La “final del siglo”, como se la llamó, puso frente a frente a los dos clásicos rivales por el primer boleto al fútbol grande que otorgaba el torneo de la Primera B Nacional. Fueron 120 minutos atrapantes, a pura emoción.
Talleres, dirigido por Ricardo Gareca, ganó el partido de ida 1 a 0 por el gol de Alfredo Cachi Zelaya. En la revancha se imponía 1 a 0 por el tanto de Daniel Albornos pero el Pirata igualó por intermedio de Cristian Carnero. Y con 10 hombres, empató con un golazo de tiro libre de Luis Chiche Sosa.

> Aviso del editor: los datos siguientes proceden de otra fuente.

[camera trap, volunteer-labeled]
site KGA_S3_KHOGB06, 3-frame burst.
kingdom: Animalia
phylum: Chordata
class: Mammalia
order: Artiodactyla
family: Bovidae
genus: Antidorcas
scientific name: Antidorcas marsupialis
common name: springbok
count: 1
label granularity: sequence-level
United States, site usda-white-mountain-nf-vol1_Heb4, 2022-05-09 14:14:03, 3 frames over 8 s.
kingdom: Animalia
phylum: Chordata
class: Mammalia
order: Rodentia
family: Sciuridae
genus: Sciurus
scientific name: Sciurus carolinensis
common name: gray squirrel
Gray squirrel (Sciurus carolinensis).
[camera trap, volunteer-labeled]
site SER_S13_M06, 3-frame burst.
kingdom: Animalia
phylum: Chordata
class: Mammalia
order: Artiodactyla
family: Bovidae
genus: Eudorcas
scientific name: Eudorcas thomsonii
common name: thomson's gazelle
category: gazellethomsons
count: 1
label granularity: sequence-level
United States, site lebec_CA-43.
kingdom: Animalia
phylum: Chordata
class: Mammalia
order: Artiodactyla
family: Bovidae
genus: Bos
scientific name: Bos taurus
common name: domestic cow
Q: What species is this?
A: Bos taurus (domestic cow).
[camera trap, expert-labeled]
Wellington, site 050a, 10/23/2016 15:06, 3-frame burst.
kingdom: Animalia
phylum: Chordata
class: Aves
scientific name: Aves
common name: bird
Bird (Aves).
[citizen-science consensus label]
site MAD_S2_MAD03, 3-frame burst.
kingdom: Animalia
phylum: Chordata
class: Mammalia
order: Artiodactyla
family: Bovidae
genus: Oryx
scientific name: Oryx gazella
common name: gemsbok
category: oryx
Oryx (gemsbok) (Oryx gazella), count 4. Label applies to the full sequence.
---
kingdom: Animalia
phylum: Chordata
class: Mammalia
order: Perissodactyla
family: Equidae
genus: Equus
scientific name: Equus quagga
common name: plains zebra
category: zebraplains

Tras un calvario en el suplementario, vino la ruleta de los penales. Cristian Binetti estrelló su remate en el travesaño y Roberto Oste, el Lute, desató la locura de media Córdoba al mandar a la red lo que sería el gol de un ascenso inolvidable para la T, hoy por hoy único representante del fútbol cordobés en Primera.